In January 2014, the F.D.A. was planning an unannounced inspection at a plant in northern India on a Monday. Fearing that plant officials had heard they were coming, Mr. Baker and his colleague went a day early, unannounced. They proceeded to the quality control laboratory, expecting it to be quiet on Sunday morning. Instead, they were stunned to see a hive of activity. Dozens of workers hunched over documents, backdating them. On one desk, Mr. Baker found a notebook listing the documents the workers needed to fabricate in anticipation of the inspectors’ arrival. There were Post-it notes stuck to some surfaces, noting what data to change.

In large swaths of India’s generic drug industry, the pilot program uncovered a long-running machinery dedicated not to producing perfect drugs but to producing perfect data. At one plant, Mr.
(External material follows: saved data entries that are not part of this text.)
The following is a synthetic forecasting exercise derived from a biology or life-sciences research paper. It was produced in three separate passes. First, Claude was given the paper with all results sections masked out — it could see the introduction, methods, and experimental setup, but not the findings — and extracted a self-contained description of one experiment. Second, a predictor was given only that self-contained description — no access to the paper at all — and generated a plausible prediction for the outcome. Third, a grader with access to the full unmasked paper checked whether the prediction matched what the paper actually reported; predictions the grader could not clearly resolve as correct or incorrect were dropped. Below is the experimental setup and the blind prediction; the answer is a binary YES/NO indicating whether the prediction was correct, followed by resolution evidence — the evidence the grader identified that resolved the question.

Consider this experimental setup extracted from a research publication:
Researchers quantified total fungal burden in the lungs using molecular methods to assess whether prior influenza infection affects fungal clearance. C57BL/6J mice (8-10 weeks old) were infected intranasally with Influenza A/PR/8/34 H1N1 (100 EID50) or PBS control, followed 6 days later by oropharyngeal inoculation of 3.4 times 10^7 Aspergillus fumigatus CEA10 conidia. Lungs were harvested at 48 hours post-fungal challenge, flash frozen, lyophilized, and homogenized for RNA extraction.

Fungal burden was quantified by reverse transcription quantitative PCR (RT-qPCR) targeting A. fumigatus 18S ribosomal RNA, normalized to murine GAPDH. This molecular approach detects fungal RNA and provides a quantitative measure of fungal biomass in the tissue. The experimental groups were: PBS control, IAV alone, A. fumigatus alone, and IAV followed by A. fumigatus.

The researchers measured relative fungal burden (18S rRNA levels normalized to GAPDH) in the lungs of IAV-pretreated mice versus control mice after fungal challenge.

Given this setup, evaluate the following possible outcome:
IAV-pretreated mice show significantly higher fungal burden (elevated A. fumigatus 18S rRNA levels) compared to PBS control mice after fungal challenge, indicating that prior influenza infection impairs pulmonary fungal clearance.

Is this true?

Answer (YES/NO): YES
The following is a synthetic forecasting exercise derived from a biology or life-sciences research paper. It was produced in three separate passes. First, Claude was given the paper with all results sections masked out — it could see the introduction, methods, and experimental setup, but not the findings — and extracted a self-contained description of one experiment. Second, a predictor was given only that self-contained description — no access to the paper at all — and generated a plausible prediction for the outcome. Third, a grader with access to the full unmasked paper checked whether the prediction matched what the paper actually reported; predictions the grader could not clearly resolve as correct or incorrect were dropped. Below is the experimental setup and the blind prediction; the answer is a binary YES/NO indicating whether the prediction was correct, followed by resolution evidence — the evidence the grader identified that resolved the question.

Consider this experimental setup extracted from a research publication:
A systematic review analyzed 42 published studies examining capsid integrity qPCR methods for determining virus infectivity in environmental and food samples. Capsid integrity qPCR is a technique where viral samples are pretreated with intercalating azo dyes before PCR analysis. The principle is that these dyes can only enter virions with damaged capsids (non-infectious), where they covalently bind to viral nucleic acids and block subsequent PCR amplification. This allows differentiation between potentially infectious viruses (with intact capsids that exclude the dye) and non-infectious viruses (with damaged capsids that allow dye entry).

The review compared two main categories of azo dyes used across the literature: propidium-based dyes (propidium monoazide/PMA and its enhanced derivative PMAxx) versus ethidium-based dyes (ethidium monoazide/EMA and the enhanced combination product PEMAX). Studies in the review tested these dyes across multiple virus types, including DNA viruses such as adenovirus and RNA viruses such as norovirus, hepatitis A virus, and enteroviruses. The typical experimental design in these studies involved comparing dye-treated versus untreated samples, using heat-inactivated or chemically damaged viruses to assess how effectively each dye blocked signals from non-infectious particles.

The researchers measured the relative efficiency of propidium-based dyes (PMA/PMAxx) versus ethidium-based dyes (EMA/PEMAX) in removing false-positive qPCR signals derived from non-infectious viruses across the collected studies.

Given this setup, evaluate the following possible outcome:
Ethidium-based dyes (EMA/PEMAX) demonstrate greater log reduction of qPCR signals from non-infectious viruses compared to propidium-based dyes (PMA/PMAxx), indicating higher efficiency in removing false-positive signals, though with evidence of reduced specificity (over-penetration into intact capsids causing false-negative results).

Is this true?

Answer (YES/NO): NO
Baker went straight to the microbiology laboratory and found the paperwork for testing the sterility of the plant in perfect order: microbial limits testing, biological indicators, all the samples with perfect results. Yet most of the samples didn’t exist. The plant was testing almost nothing. The laboratory was a fake.
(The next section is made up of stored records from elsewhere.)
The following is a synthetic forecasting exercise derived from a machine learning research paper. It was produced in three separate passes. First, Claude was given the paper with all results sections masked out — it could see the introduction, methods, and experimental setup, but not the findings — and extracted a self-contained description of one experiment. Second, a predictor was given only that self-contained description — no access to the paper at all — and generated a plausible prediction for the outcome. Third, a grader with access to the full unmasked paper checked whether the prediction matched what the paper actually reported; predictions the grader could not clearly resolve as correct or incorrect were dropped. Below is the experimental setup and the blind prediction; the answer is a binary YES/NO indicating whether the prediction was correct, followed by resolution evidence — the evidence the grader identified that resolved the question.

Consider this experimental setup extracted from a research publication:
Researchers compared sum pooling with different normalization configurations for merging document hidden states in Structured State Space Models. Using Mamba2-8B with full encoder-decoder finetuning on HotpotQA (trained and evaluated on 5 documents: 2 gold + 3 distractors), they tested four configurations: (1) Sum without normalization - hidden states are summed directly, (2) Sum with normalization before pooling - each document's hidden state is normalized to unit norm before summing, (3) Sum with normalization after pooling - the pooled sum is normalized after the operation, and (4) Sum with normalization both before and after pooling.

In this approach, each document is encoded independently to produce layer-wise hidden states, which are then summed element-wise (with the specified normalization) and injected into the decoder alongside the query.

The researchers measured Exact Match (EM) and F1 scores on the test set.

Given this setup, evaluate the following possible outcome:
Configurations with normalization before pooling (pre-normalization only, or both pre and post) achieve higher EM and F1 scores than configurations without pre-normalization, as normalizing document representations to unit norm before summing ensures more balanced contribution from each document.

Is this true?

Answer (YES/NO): NO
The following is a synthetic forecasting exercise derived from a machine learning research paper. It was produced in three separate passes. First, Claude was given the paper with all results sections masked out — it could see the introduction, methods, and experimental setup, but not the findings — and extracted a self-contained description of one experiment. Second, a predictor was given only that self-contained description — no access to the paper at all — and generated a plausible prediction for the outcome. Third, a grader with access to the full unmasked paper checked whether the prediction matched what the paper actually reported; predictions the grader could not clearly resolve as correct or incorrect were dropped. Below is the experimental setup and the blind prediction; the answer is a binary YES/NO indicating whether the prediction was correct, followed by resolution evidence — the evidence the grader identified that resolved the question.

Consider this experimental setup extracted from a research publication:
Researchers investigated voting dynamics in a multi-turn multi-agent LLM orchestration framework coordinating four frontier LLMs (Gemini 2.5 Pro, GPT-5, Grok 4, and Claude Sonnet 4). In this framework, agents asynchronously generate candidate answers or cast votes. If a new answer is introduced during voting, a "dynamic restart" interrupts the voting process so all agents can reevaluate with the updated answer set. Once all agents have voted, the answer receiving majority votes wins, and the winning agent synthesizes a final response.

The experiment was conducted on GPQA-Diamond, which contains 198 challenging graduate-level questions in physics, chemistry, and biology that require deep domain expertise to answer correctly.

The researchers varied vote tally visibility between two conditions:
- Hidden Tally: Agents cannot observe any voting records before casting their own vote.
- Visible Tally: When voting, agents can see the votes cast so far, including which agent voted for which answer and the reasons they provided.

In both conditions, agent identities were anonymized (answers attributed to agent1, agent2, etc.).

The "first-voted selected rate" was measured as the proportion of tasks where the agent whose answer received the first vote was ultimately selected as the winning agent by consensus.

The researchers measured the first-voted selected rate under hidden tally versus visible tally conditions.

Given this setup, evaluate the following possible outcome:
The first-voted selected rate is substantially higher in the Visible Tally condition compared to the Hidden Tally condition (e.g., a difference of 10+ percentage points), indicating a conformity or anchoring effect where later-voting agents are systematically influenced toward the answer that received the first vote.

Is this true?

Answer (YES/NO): YES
At the vast majority of the unannounced inspections, the investigators found things the plants no longer had time to fix: Infestations of birds and insects. A pile of critical manufacturing records, tossed in a trash bin. An employee bathroom near a sterile manufacturing area in one plant lacked drainage piping, so urine puddled directly onto the floor.

(p 7) Under the pilot program, the rate of inspections resulting in the F.D.A.’s most serious finding, “official action indicated,” increased by almost 60 percent, according to my own analysis of F.D.A. records. Before long, drugs from numerous plants in India had been banned from the United States market. Given these results, it seemed logical for the F.D.A. to make unannounced inspections or short notice the norm around the world. But in July 2015, F.D.A. officials decided to terminate the program and return to largely pre-announced inspections in India. When asked why, the agency declined to explain its reasoning and stated that “after evaluation of the pilot a decision was made to discontinue the pilot.”

For the full essay see:

Katherine Eban. “Can You Trust Generic Drugs?” The New York Times Sunday Opinion Section (Sunday, May 12, 2019 [sic]): 6-7.

(Note: ellipses added.)

(Note: the online version of the essay has the date May 11, 2019 [sic], and has the title “Americans Need Generic Drugs. But Can They Trust Them?” In the original of both print and online versions, the word “anything” is in italics both times it appears. In the quotes above where the online and print versions differ, the quotes follow the somewhat more detailed online version.)

The essay quoted above is adapted by Eban from her book:

Eban, Katherine. Bottle of Lies: The inside Story of the Generic Drug Boom. New York: Ecco, 2019.